■ **EXCERTO**

⟨

O António Damásio disse uma vez que o velho princípio whatever works baby é um bom princípio quando se ajudam pessoas. A fé, a crença religiosa, pode ser um factor?
Ter fé num tratamento  é bom, sim, mas não me parece o principal. Ao fim de todos estes  anos e vendo muita gente que por regra nunca entraria no gabinete de um psicoterapeuta ( lavradores, gaspiadeiras, pastores, muitos velhos),  a dimensão religiosa mais importante parece-me outra.
O desespero, um dos alvos desse enorme terapeuta ( até no sentido literal) que foi Cristo : Somos perseguidos, mas não abandonados; abatidos, mas não destruídos ( 2 Corintíos 4:8-9). Não sou crente - ou melhor  acredito em todas as religiões - mas esta impertinência dos verdadeiros crentes é admirável e estelífera.
No Educação para a Morte ( Bertrand 2008) conto a história   de uma senhora de quase oitenta anos que perdeu a filha única, quarentona e solteira.  Era uma  mulher religiosa, falámos muito  sobre a esperança e fé durante a quimioterapia. Na primera sessão depois da morte da filha perguntei-lhe em que pé ficaram as coisas com Deus. Respondeu-me: No mesmo de sempre. Sempre acreditei e durante estes meses terríveis nunca me deixou sozinha.
O pedantismo e os complexos mal resolvidos podem miar,  mas  é  aqui que, da minha experiência ( este assunto tem de ser abordado assim), as pessoas com fé vão buscar um um ramo de cheiros ao deserto.

⟩

■ **LISTAGEM DE DADOS**
⟨

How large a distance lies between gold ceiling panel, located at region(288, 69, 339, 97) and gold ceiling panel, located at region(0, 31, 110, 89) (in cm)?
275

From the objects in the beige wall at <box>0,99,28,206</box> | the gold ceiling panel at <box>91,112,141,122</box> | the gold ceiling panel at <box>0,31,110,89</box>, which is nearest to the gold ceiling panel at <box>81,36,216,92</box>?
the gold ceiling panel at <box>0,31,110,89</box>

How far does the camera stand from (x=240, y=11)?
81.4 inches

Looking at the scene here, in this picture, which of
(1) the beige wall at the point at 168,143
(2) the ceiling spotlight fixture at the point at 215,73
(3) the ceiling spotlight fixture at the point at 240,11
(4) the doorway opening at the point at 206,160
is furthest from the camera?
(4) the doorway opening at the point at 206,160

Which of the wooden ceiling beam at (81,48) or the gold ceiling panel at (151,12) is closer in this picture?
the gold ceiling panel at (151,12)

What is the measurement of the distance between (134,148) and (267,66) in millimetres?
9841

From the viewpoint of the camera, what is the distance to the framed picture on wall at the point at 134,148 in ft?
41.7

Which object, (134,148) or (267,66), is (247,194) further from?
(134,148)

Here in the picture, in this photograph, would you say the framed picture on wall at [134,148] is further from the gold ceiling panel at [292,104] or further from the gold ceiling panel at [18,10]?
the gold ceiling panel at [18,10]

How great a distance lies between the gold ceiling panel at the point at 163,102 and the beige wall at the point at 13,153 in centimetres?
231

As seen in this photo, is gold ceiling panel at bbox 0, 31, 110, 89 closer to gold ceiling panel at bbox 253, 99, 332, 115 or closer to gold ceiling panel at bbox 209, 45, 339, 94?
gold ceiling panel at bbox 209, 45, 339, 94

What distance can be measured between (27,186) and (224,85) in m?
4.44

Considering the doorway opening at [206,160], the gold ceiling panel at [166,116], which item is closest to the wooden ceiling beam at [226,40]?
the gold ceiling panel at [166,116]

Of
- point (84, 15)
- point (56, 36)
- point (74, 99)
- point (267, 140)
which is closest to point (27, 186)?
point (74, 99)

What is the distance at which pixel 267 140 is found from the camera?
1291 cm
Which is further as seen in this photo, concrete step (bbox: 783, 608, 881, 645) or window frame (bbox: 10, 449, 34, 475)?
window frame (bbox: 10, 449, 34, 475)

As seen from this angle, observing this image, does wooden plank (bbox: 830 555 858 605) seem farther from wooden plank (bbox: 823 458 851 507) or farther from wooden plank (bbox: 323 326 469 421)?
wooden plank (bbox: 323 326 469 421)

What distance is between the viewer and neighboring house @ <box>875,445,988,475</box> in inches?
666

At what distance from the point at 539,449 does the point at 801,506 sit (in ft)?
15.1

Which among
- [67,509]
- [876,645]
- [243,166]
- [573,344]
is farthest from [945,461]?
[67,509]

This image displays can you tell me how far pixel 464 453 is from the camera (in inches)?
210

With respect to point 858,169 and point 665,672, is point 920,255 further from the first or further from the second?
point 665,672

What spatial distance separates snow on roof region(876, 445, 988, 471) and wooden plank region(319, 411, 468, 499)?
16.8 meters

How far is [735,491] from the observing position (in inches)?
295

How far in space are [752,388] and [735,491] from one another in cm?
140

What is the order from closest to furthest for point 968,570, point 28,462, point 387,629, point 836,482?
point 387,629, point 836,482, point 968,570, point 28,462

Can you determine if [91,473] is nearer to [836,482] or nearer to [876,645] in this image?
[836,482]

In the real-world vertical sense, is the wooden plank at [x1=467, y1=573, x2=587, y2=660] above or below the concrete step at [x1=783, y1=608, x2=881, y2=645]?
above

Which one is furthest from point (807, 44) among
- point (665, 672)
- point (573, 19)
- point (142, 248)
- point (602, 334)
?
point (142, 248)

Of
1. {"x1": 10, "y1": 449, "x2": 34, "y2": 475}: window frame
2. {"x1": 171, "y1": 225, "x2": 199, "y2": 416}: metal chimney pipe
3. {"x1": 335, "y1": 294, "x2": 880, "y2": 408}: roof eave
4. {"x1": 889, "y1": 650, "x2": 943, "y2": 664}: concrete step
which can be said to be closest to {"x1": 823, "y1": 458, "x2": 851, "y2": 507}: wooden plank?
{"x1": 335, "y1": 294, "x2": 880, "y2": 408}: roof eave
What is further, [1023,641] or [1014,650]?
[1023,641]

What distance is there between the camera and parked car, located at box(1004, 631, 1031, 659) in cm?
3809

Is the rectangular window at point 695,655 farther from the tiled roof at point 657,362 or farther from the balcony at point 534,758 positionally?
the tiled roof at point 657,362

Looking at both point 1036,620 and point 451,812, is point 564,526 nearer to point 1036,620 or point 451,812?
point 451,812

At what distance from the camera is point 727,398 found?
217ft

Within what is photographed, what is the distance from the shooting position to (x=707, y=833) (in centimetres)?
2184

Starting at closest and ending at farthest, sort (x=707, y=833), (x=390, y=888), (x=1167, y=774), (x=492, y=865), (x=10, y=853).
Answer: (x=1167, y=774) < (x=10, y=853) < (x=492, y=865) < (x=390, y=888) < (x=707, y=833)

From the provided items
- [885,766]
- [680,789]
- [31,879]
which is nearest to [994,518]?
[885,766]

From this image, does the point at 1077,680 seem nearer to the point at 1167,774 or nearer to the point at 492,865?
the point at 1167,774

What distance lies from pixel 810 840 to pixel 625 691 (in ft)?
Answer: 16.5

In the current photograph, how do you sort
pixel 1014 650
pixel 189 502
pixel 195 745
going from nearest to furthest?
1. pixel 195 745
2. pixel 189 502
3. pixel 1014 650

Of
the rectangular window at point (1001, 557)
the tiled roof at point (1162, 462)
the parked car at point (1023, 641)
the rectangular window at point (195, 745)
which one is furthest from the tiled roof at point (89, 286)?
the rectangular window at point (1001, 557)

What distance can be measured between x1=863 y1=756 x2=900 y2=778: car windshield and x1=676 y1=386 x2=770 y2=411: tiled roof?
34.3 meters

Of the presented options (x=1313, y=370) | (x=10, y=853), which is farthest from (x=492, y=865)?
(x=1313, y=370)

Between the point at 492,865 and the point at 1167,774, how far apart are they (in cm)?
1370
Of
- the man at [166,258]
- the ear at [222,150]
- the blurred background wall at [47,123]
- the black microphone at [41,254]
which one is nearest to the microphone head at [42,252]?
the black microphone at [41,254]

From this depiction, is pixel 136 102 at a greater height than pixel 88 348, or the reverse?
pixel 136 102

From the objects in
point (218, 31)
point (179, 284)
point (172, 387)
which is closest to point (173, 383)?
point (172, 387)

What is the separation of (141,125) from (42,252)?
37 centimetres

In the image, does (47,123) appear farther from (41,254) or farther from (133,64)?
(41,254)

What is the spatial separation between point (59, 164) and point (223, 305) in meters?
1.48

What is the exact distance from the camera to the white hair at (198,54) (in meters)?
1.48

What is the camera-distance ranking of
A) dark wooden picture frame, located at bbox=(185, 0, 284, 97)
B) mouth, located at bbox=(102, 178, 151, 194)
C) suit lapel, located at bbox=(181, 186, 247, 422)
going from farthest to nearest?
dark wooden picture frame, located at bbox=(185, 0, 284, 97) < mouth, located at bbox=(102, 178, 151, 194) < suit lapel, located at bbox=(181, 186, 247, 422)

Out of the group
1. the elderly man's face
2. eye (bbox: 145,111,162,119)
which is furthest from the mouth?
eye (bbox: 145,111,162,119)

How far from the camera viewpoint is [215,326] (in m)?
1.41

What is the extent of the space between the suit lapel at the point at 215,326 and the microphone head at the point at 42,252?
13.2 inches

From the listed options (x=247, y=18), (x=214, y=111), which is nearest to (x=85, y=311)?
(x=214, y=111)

⟩

■ **TRABALHO PEDIDO**
• 1. As afirmações seguintes concordam com o excerto? Responda sim ou não a cada uma e cite as palavras decisivas do texto. (a) Quem fala declara-se crente. (b) A senhora de quase oitenta anos perdeu a filha única. (c) Para quem fala, ter fé num tratamento é o fator principal.
• 2. Como fica o trecho do excerto desde "Ter fé num tratamento  é" até "admirável e estelífera.", inclusive, se trocar "pastores" por "pescadores"?

■ **RESPOSTAS POR ITEM**
• 1.
(a) Não: "Não sou crente"
(b) Sim: "perdeu a filha única"
(c) Não: "mas não me parece o principal"

• 2.
Ter fé num tratamento  é bom, sim, mas não me parece o principal. Ao fim de todos estes  anos e vendo muita gente que por regra nunca entraria no gabinete de um psicoterapeuta ( lavradores, gaspiadeiras, pescadores, muitos velhos),  a dimensão religiosa mais importante parece-me outra.
O desespero, um dos alvos desse enorme terapeuta ( até no sentido literal) que foi Cristo : Somos perseguidos, mas não abandonados; abatidos, mas não destruídos ( 2 Corintíos 4:8-9). Não sou crente - ou melhor  acredito em todas as religiões - mas esta impertinência dos verdadeiros crentes é admirável e estelífera.